Lines before the one containing "Christmas Advent Calendar Quote Day 1" are not copied; that line and every one after it, through the end of the material below, are printed exactly, without pictures.

———

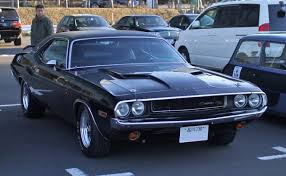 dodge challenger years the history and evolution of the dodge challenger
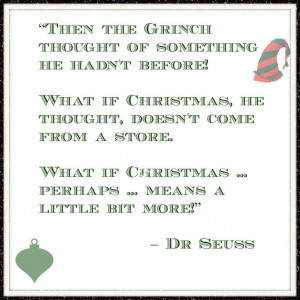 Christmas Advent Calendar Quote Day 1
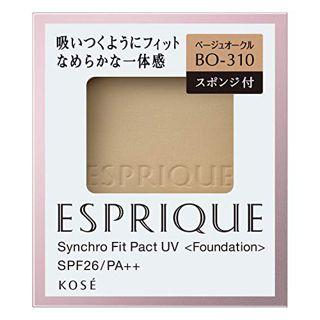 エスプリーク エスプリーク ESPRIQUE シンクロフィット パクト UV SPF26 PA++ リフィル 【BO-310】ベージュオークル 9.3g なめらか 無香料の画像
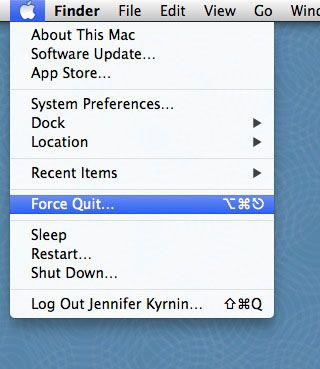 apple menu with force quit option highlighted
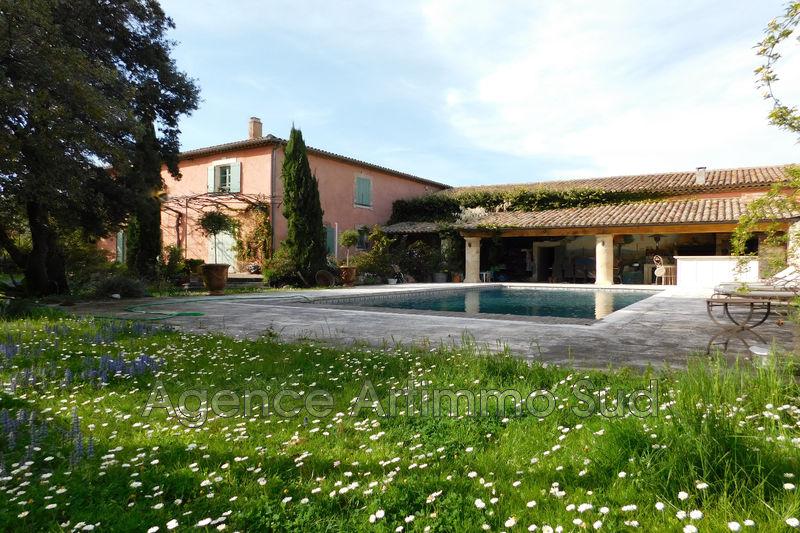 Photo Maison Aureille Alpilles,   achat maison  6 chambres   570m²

———

> OUTPUT FOR THIS EXERCISE:
 Christmas Advent Calendar Quote Day 1
 エスプリーク エスプリーク ESPRIQUE シンクロフィット パクト UV SPF26 PA++ リフィル 【BO-310】ベージュオークル 9.3g なめらか 無香料の画像
 apple menu with force quit option highlighted
 Photo Maison Aureille Alpilles,   achat maison  6 chambres   570m²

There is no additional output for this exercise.